Text —

Navy, Industry Working Through DDG-51 Flight III Detail Design; Draft RFP For Ship Construction Released

November 12, 2015 5:42 PM
The first grand blocks of the future USS John Finn (DDG 113) are erected on the building ways at the Ingalls Shipbuilding yard in Pascagoula, Miss. Huntington Ingalls Industries photo.
The first grand blocks of the future USS John Finn (DDG 113) are erected on the building ways at the Ingalls Shipbuilding yard in Pascagoula, Miss. Huntington Ingalls Industries photo.

WASHINGTON NAVY YARD – The Navy and two shipbuilders are moving forward with the Flight III upgrade to the Arleigh Burke guided missile destroyers (DDG-51), which adds an air and missile defense radar to the ship class starting this fiscal year.

General Dynamics Bath Iron Works and Ingalls Shipbuilding are collaborating on detail design of the Flight III upgrade, which should be complete by the summer of 2017, and both have responded to the Navy’s draft request for proposals (RFP) for Fiscal Year 2016 ship construction, DDG-51 program manager Capt. Mark Vandroff told USNI News in a Nov. 12 interview.

The two yards have taken the Navy’s preliminary design for Flight III, which was broken into 17 individual statements of work, and are working together to develop a 3D model of the ship that includes all equipment and distributed systems.

“We always planned to complete that some time in the late summer of 2017 because a ship that’s appropriated in FY ’16 generally spends about a year [procuring materials],” Vandroff said.
“A typical FY ‘16 ship wouldn’t start until the later part of 2017, and we would want the detail design to be done about the same time.”

The air and missile defense radar, Raytheon’s AN/SPY-6, is in the engineering and manufacturing development phase but is on track to be ready in time for ship construction, Vandroff said. The radar development is run out of the Program Executive Office for Integrated Warfare Systems, which has passed information to the shipyards through Vandroff’s office to support the Flight III detail design.

Virtually all the changes in Flight III support the addition of the SPY-6 radar. Vandroff said the primary requirements for the flight upgrade were to add additional power, cooling and weight margins for the ship’s service life.

“I could put a SPY-6 onto a DDG Flight IIA today with the power plant it has today, and it would work fine,” he said.
“There would be enough power. But there would be no growth margin for a 40-year service life. And if we’re building a new ship, we want to have similar growth margins on the Flight III that we’ve had historically on DDG-51s.”

Written task —
According to the destroyer article, which air and missile defense radar is being added to the Flight III ships?

(Stored data)

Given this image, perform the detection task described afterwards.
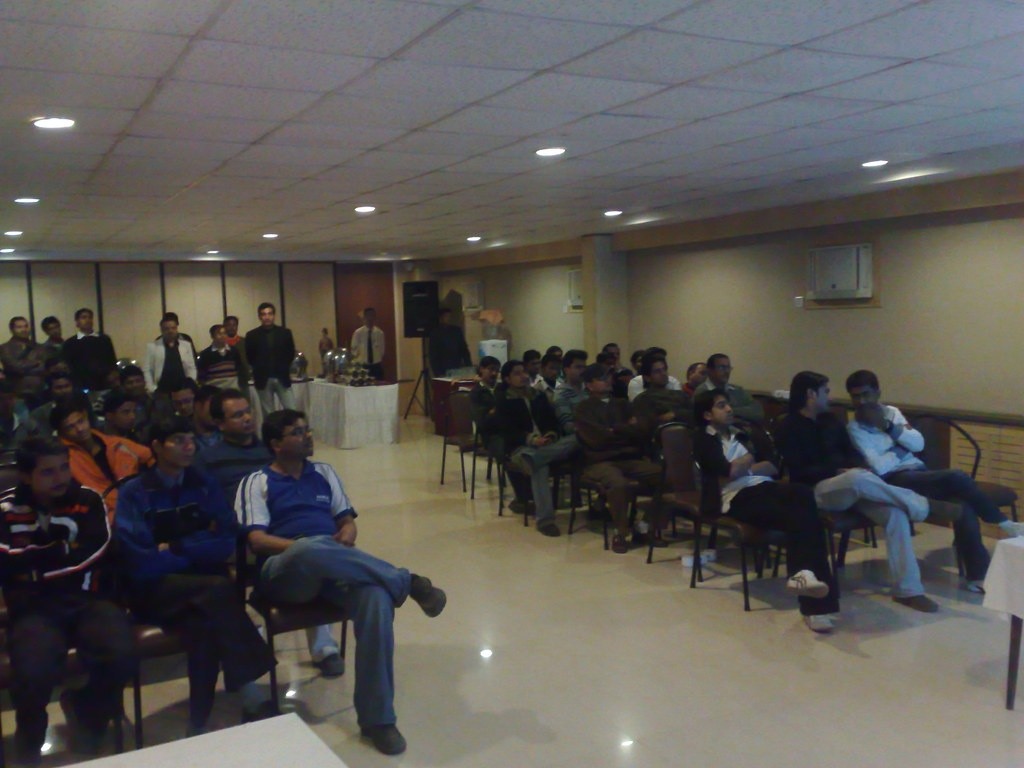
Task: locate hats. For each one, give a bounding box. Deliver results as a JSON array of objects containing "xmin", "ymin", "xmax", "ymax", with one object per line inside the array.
[{"xmin": 580, "ymin": 362, "xmax": 615, "ymax": 382}]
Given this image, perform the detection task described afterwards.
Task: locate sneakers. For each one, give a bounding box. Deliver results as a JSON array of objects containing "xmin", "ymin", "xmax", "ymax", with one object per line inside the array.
[
  {"xmin": 983, "ymin": 520, "xmax": 1024, "ymax": 538},
  {"xmin": 361, "ymin": 725, "xmax": 406, "ymax": 755},
  {"xmin": 895, "ymin": 595, "xmax": 939, "ymax": 612},
  {"xmin": 925, "ymin": 498, "xmax": 962, "ymax": 525},
  {"xmin": 410, "ymin": 575, "xmax": 446, "ymax": 618},
  {"xmin": 804, "ymin": 614, "xmax": 832, "ymax": 631},
  {"xmin": 967, "ymin": 579, "xmax": 984, "ymax": 592},
  {"xmin": 785, "ymin": 569, "xmax": 829, "ymax": 599}
]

The completed task —
Raytheon's AN/SPY-6.